Wake-Up Call: Iran Crisis Exposes Philippines' Dangerous Over-Reliance on Middle East Oil and Trade Routes
The Iran crisis isn't just about bombs and missiles — it's a stark reminder that the Philippines is dangerously dependent on Middle Eastern oil and trade routes that can be choked off overnight. Analysts are now calling for urgent diversification of energy sources and trading partners.
Philippine Institute for Development Studies (PIDS) senior fellow John Paolo Rivera warned that any escalation disrupting Middle East supply could push oil prices higher, increasing the country's import bill, widening the trade deficit, and adding inflation pressure. 'This development underscores the importance of trade diversification and energy resilience,' he said.
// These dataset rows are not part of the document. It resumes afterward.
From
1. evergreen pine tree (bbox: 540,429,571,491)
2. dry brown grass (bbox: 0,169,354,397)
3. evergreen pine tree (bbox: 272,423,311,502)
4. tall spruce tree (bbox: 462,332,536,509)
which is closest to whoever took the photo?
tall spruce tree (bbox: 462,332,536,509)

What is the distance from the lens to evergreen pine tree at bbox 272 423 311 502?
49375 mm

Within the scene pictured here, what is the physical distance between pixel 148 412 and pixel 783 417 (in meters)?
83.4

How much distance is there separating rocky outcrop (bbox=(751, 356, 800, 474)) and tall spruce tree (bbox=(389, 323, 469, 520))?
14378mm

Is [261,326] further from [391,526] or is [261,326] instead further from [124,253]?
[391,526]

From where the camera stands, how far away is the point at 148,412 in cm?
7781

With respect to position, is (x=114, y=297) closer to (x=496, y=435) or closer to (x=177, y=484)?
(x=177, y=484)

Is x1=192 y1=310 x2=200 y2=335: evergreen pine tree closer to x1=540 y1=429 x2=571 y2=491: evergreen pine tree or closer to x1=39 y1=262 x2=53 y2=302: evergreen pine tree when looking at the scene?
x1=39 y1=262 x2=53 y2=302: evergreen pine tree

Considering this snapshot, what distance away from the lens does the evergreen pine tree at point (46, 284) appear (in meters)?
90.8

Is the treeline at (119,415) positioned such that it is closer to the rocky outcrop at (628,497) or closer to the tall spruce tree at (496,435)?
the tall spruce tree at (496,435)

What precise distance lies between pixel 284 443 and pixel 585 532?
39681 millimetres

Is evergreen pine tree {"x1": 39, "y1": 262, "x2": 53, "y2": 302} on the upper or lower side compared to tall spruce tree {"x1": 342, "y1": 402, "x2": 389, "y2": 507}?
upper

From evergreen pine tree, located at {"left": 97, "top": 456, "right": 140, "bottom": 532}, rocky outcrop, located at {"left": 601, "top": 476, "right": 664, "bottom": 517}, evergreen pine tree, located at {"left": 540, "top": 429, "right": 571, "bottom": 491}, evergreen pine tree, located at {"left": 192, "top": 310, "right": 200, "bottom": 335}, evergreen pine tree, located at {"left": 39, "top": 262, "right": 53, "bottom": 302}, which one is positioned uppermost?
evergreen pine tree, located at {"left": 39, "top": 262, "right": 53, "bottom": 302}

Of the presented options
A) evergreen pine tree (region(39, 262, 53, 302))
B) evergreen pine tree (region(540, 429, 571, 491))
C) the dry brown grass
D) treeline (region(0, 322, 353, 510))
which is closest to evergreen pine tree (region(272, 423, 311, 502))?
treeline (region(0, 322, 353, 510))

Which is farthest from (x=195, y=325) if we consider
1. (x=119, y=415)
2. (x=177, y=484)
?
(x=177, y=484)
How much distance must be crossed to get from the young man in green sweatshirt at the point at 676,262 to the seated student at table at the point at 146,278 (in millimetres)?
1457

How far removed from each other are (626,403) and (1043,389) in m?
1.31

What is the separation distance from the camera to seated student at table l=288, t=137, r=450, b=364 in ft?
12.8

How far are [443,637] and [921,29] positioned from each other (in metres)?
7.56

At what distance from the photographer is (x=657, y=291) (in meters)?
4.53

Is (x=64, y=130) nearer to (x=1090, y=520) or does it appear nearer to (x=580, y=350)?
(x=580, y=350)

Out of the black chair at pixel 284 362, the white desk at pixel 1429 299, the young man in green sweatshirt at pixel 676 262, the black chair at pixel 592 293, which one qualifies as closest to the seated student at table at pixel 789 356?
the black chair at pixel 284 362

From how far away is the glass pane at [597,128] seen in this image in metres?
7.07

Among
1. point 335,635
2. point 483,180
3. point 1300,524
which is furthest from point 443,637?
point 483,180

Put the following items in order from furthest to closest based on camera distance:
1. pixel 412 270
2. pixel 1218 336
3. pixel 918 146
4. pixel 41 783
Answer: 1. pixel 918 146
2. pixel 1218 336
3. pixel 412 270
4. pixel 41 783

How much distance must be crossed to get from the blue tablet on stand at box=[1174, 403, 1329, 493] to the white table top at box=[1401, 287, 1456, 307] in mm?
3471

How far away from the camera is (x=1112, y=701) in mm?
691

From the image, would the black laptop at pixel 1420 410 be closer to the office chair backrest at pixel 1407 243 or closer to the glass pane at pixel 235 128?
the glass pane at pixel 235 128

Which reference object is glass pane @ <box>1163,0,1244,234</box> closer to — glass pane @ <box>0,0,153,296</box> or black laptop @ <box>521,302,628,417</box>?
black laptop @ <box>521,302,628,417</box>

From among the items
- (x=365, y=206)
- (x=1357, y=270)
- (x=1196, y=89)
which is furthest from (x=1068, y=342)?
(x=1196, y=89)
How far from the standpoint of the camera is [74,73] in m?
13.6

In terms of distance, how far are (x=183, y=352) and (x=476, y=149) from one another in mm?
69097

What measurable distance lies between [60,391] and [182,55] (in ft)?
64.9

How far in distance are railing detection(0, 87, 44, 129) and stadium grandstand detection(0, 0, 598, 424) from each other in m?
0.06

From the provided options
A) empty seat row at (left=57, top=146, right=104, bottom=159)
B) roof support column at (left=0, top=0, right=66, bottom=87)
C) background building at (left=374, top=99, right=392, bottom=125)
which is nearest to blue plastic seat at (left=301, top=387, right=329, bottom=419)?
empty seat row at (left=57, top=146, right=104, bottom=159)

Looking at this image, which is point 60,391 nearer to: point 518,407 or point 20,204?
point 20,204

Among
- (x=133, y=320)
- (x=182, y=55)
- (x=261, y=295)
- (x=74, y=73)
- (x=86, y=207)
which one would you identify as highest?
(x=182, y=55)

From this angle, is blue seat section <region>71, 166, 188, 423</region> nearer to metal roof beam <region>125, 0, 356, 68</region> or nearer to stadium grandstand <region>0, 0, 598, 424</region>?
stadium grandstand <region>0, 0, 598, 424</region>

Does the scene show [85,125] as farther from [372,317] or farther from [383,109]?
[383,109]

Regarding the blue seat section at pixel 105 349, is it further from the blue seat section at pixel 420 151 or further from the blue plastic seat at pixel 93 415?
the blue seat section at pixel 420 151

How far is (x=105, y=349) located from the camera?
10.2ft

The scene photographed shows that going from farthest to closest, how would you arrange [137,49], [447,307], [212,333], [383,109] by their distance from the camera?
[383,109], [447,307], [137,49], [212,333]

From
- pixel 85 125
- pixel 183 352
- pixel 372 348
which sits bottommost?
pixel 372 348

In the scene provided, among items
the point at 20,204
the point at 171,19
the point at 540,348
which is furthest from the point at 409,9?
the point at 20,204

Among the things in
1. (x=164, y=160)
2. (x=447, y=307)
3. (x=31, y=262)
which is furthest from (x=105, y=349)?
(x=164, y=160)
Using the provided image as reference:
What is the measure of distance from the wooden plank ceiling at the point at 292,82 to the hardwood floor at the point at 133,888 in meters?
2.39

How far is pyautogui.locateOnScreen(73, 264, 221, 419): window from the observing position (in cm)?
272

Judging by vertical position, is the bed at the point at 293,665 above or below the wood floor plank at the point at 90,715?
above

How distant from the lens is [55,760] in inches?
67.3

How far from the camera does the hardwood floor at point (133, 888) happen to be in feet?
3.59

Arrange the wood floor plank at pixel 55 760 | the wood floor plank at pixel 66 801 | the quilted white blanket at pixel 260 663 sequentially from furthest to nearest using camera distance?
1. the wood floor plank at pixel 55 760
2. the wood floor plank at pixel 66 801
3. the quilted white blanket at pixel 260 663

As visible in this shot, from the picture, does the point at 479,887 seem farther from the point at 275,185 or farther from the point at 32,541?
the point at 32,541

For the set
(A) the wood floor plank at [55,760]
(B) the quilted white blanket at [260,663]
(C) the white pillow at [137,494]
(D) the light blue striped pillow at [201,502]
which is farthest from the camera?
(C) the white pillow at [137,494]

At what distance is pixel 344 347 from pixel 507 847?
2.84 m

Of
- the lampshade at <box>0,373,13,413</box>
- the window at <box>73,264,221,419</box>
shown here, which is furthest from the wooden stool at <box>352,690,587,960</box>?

The Foreign Buyers Association of the Philippines (FOBAP) is already feeling the heat. President Robert Young said some members' raw material suppliers come from Turkey, India, and Pakistan — countries in or near the conflict zone. 'We are expecting delays or cancellation of shipments due to potential embargoes,' he warned.
The Philippines' trade-in-goods deficit narrowed 17.8% year-on-year to $4.05 billion in January, but has been in deficit for over a decade. University of Asia and the Pacific professor George Manzano noted that while the Philippines doesn't trade much directly with Iran, the heightened uncertainty could hurt foreign investment flows and shipping movements.
The bottom line: the crisis is a wake-up call for the Philippines to reduce its dependency on a single region for its energy needs. With the Strait of Hormuz — through which 20% of global oil flows — now a danger zone, the urgency of finding alternative energy sources and trade partners has never been clearer.